Sheri Stryhorst, of the Alberta Wheat and Barley Commission, noted the challenge in increasing adoption of government initiatives, while also pointing to her research pertaining to the price difference between urea and enhanced efficiency fertilizers offered at the retail level. Unfortunately, the connection was poor, the comments were garbled. The government moderators acknowledged her concern, but did not ask for this information to be repeated for the record.
One comment made indicated the similarities in the government language used with that seen coming from the European Union. AAFC stressed that there is no mandate to reduce fertilizer use, while this is a "Canadian initiative to address a unique circumstance" that will not impede crop yields or economics.
Other comments from the audience:
-- This can't be a one-size fits all approach, noting differences between Ontario versus prairie crop production;
-- The accuracy of emissions measurements was questioned. How can you ask producers to adopt if you can't measure the outcomes?
-- AAFC's chart titled Average Emissions Intensity for Cereal Crops (excluding rice) 2005-2017 shows Canada's emission intensity higher than all other countries, which was said to be erroneous by one participant.
-- If enhanced fertilizers work so well, why are they not already adopted?

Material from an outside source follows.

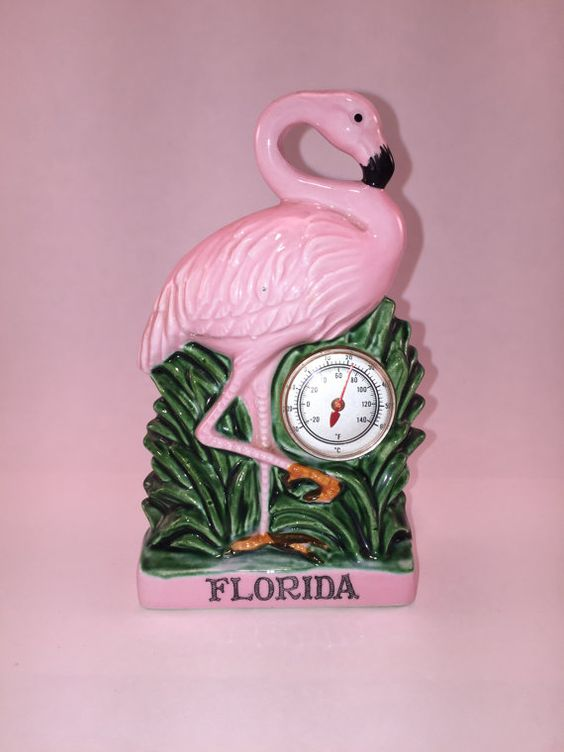 This is a wonderful souvenir of someones past trip to Florida. A bright pink Flamingo posed on one leg in tall grass. He stands just about 6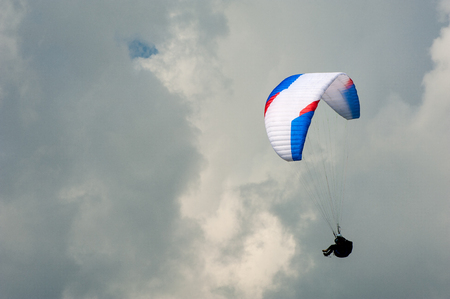 Alone paraglider flying in the blue sky against the background of clouds. Paragliding in the sky on a sunny day. 写真素材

The timing of nutrient release was also noted, which can be ineffective for some crops in some areas.
Ironically, this webinar took place on the same day that the Toronto Sun reported that the federal government is proposing a tax on trucks and sport utility vehicles. The level of taxation reported is $1,000 for a Ford F-150 and a $4,000 tax for a Dodge Ram 3500 heavy duty pickup. There is no stone left unturned in the government's quest to reach its climate targets, while this move will throw fuel on the fire for those who see the government attacking rural lifestyles and working people.
Many parallels can also be drawn with Canada's energy industry. While the world is asking for more Canadian energy products and U.S. senator Joe Manchin toured Alberta's oilsands this week, Prime Minister Justin Trudeau was in Vancouver pitching electric cars and the government is also working on a "just transition" program to move energy workers in the west out of energy production and into green jobs.

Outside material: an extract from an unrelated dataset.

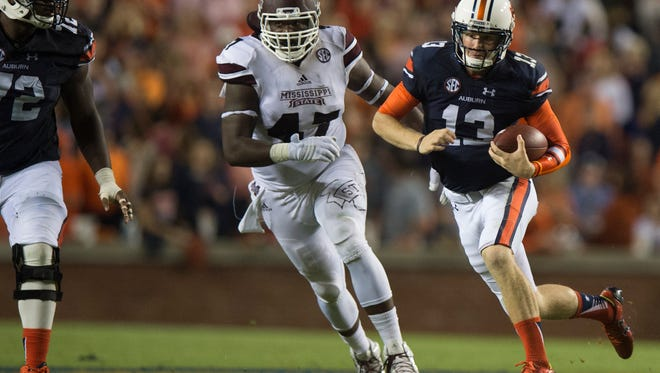 Auburn quarterback Sean White (13) runs downfield during the NCAA football game between Auburn and Mississippi State on Saturday, Sept. 26, 2015, at Jordan-Hare Stadium in Auburn, Ala. Mississippi State Bulldogs defeated Auburn 17-9.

On April 12, Ron Wallace of the MacDonald Laurier Institute told QR77 talk radio that "any energy transition will be far more difficult to achieve than most political leaders presently comprehend or are even willing to admit." He goes on to say that leaders must consider "the practicality, the feasibility and the consequences of an excessively rapid wholesale transition of the global energy system and the economic impacts that are falling out from it."
Government leaders must view agriculture in the same fashion. Climate change goals cannot be allowed to collide with the food inflation and food security issues that the world is facing, just as they should not be allowed to trump energy security concerns.